───── Source records ─────

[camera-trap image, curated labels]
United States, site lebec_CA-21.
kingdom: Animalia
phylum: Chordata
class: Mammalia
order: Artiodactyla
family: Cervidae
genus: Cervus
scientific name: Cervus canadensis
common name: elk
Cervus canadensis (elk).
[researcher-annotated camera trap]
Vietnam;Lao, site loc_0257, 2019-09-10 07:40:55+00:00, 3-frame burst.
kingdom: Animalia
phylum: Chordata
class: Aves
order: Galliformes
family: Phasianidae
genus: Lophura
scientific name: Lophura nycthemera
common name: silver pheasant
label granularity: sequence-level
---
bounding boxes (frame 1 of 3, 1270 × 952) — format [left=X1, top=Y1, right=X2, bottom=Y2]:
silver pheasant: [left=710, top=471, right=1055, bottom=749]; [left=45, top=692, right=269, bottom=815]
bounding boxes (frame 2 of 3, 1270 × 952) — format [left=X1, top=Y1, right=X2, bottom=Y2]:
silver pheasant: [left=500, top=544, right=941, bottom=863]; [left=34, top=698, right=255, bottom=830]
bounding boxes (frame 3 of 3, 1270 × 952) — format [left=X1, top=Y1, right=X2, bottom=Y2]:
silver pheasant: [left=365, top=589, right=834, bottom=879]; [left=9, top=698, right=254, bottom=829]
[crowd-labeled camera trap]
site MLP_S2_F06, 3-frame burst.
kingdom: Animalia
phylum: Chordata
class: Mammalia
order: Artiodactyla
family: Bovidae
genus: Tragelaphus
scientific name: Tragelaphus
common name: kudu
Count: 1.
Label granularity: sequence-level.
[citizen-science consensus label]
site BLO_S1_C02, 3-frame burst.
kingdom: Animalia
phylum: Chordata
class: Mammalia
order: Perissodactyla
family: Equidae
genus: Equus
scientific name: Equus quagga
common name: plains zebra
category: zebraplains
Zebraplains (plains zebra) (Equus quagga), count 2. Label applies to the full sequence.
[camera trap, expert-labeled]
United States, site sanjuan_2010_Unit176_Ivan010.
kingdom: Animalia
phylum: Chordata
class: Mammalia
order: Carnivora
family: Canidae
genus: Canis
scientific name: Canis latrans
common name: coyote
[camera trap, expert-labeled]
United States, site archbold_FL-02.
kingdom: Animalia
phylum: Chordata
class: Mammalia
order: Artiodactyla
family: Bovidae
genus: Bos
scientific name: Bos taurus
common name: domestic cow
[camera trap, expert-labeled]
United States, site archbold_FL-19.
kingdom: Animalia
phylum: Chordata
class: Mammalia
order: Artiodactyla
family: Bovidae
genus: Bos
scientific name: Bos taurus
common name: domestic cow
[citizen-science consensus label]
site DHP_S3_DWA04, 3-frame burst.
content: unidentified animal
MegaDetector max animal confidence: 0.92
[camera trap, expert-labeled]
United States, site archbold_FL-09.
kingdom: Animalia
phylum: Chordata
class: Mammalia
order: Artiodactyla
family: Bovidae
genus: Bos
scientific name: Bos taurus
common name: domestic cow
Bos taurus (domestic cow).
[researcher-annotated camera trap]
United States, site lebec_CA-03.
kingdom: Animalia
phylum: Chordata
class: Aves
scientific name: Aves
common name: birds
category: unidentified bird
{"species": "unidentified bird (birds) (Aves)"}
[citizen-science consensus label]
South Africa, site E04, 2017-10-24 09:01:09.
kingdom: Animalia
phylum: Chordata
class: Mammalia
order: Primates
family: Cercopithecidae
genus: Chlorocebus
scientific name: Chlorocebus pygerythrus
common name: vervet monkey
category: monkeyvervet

─────

All of the data above should be reproduced exactly, with nothing left out.

→ Reply:
[camera-trap image, curated labels]
United States, site lebec_CA-21.
kingdom: Animalia
phylum: Chordata
class: Mammalia
order: Artiodactyla
family: Cervidae
genus: Cervus
scientific name: Cervus canadensis
common name: elk
Cervus canadensis (elk).
[researcher-annotated camera trap]
Vietnam;Lao, site loc_0257, 2019-09-10 07:40:55+00:00, 3-frame burst.
kingdom: Animalia
phylum: Chordata
class: Aves
order: Galliformes
family: Phasianidae
genus: Lophura
scientific name: Lophura nycthemera
common name: silver pheasant
label granularity: sequence-level
---
bounding boxes (frame 1 of 3, 1270 × 952) — format [left=X1, top=Y1, right=X2, bottom=Y2]:
silver pheasant: [left=710, top=471, right=1055, bottom=749]; [left=45, top=692, right=269, bottom=815]
bounding boxes (frame 2 of 3, 1270 × 952) — format [left=X1, top=Y1, right=X2, bottom=Y2]:
silver pheasant: [left=500, top=544, right=941, bottom=863]; [left=34, top=698, right=255, bottom=830]
bounding boxes (frame 3 of 3, 1270 × 952) — format [left=X1, top=Y1, right=X2, bottom=Y2]:
silver pheasant: [left=365, top=589, right=834, bottom=879]; [left=9, top=698, right=254, bottom=829]
[crowd-labeled camera trap]
site MLP_S2_F06, 3-frame burst.
kingdom: Animalia
phylum: Chordata
class: Mammalia
order: Artiodactyla
family: Bovidae
genus: Tragelaphus
scientific name: Tragelaphus
common name: kudu
Count: 1.
Label granularity: sequence-level.
[citizen-science consensus label]
site BLO_S1_C02, 3-frame burst.
kingdom: Animalia
phylum: Chordata
class: Mammalia
order: Perissodactyla
family: Equidae
genus: Equus
scientific name: Equus quagga
common name: plains zebra
category: zebraplains
Zebraplains (plains zebra) (Equus quagga), count 2. Label applies to the full sequence.
[camera trap, expert-labeled]
United States, site sanjuan_2010_Unit176_Ivan010.
kingdom: Animalia
phylum: Chordata
class: Mammalia
order: Carnivora
family: Canidae
genus: Canis
scientific name: Canis latrans
common name: coyote
[camera trap, expert-labeled]
United States, site archbold_FL-02.
kingdom: Animalia
phylum: Chordata
class: Mammalia
order: Artiodactyla
family: Bovidae
genus: Bos
scientific name: Bos taurus
common name: domestic cow
[camera trap, expert-labeled]
United States, site archbold_FL-19.
kingdom: Animalia
phylum: Chordata
class: Mammalia
order: Artiodactyla
family: Bovidae
genus: Bos
scientific name: Bos taurus
common name: domestic cow
[citizen-science consensus label]
site DHP_S3_DWA04, 3-frame burst.
content: unidentified animal
MegaDetector max animal confidence: 0.92
[camera trap, expert-labeled]
United States, site archbold_FL-09.
kingdom: Animalia
phylum: Chordata
class: Mammalia
order: Artiodactyla
family: Bovidae
genus: Bos
scientific name: Bos taurus
common name: domestic cow
Bos taurus (domestic cow).
[researcher-annotated camera trap]
United States, site lebec_CA-03.
kingdom: Animalia
phylum: Chordata
class: Aves
scientific name: Aves
common name: birds
category: unidentified bird
{"species": "unidentified bird (birds) (Aves)"}
[citizen-science consensus label]
South Africa, site E04, 2017-10-24 09:01:09.
kingdom: Animalia
phylum: Chordata
class: Mammalia
order: Primates
family: Cercopithecidae
genus: Chlorocebus
scientific name: Chlorocebus pygerythrus
common name: vervet monkey
category: monkeyvervet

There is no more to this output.